A fast, robust Python library to detect offensive language in text using a machine learning model.
profanity-check is a Python library that detects profane or offensive language in text strings using a machine learning model. It solves the problem of inaccurate and slow profanity detection by training a linear SVM on a large dataset of labeled samples, providing fast and reliable predictions without relying on explicit blacklists.
Developers and data scientists building applications that require automated content moderation, such as social platforms, comment sections, or chat systems, where filtering offensive language is necessary.
Developers choose profanity-check for its superior combination of speed and accuracy, leveraging a machine learning model that outperforms traditional wordlist-based libraries and slower, more complex alternatives.
A fast, robust Python library to check for offensive language in strings.
Open-Awesome is built by the community, for the community. Submit a project, suggest an awesome list, or help improve the catalog on GitHub.
Achieves 95% test accuracy and balanced metrics like precision and recall, outperforming similar libraries such as profanity-filter, as shown in the README's comparison table.
Processes predictions 300–4000 times faster than profanity-filter, with benchmarks showing 0.2 ms per prediction, making it ideal for real-time applications like chat moderation.
Uses a machine learning model without explicit blacklists, enabling it to detect phrases like 'You cocksucker' that wordlist-based libraries miss, as explained in the No Explicit Blacklist section.

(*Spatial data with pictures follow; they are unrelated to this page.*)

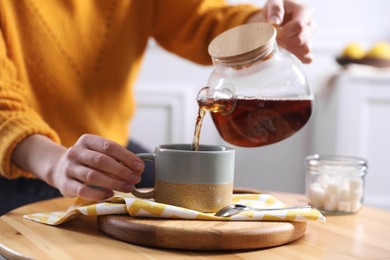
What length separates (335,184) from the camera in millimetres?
948

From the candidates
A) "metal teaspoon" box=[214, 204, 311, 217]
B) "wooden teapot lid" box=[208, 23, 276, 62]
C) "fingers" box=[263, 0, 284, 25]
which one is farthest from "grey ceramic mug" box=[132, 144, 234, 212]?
"fingers" box=[263, 0, 284, 25]

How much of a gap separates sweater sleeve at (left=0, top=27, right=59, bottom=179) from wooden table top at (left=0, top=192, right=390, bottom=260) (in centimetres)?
17

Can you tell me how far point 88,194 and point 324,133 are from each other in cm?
156

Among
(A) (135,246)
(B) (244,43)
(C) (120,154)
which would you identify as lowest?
(A) (135,246)

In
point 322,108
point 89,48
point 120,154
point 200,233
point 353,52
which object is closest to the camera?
point 200,233

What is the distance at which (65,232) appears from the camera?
761 millimetres

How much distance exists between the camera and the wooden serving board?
69 centimetres

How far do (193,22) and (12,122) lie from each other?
581mm

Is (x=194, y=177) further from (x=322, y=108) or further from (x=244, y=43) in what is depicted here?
(x=322, y=108)

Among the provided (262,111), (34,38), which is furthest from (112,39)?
(262,111)

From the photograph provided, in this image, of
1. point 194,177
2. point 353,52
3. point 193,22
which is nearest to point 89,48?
point 193,22

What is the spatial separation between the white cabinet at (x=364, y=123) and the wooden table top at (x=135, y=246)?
1312 millimetres

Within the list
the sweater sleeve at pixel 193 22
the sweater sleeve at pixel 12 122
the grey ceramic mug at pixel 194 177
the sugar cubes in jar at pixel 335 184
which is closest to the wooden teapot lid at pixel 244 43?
the grey ceramic mug at pixel 194 177

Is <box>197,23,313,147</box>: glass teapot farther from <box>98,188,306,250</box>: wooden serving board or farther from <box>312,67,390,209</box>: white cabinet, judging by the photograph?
<box>312,67,390,209</box>: white cabinet
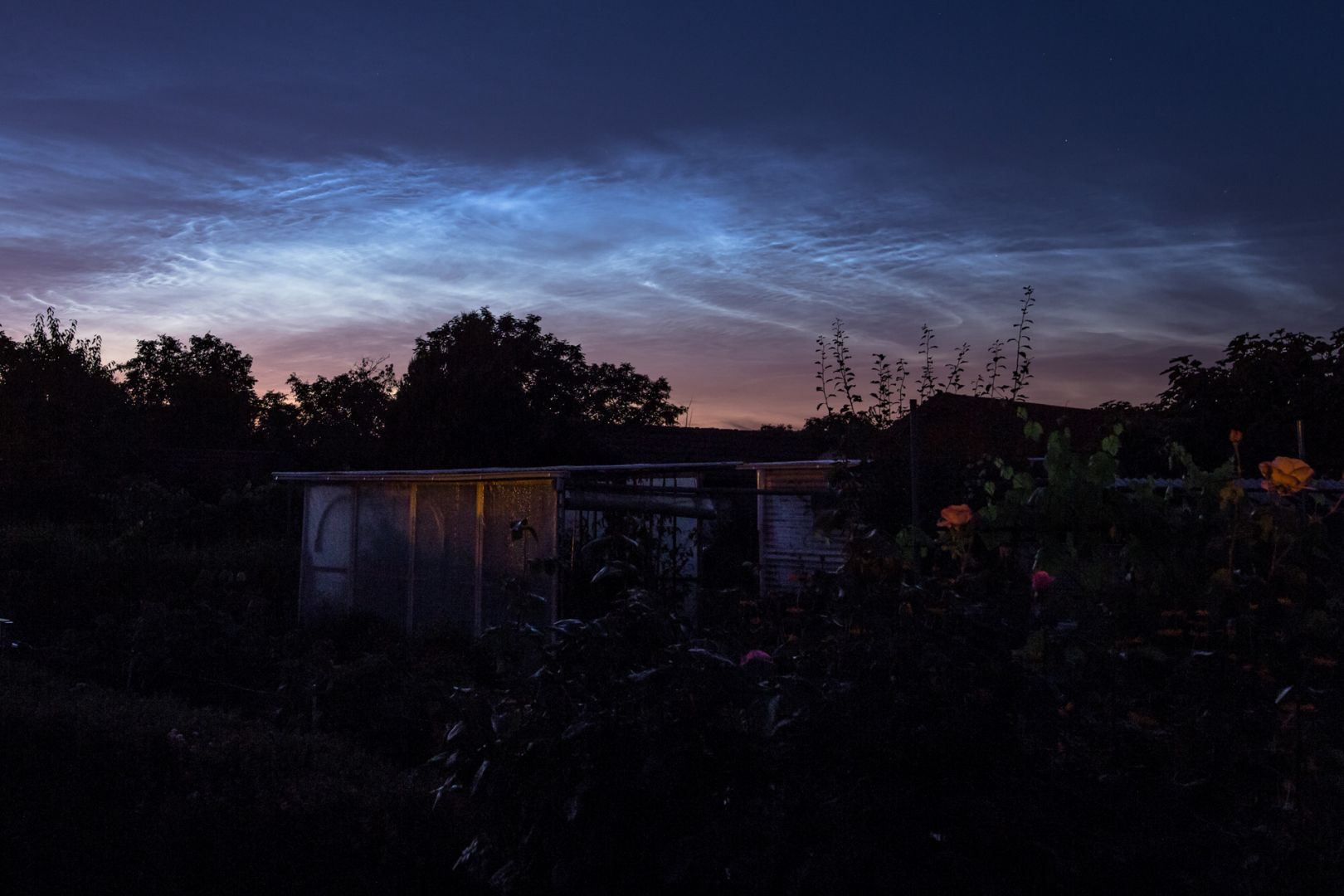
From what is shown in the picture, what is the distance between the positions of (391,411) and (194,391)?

Provides predict_prob() to output the probability a string is offensive, offering nuanced insights for fine-grained moderation decisions, as demonstrated in the usage examples.
Admits difficulty detecting less common variants like 'f4ck you' or 'you b1tch' due to their rarity in the training corpus, leading to potential misses, as noted in the Caveats section.
Trained exclusively on English datasets from sources like Kaggle, making it ineffective for profanity detection in other languages unless retrained, which isn't supported out-of-the-box.
Offers no built-in retraining or customization options, so it cannot adapt to new slang or domain-specific terminology without manual intervention, relying solely on the pre-trained linear SVM.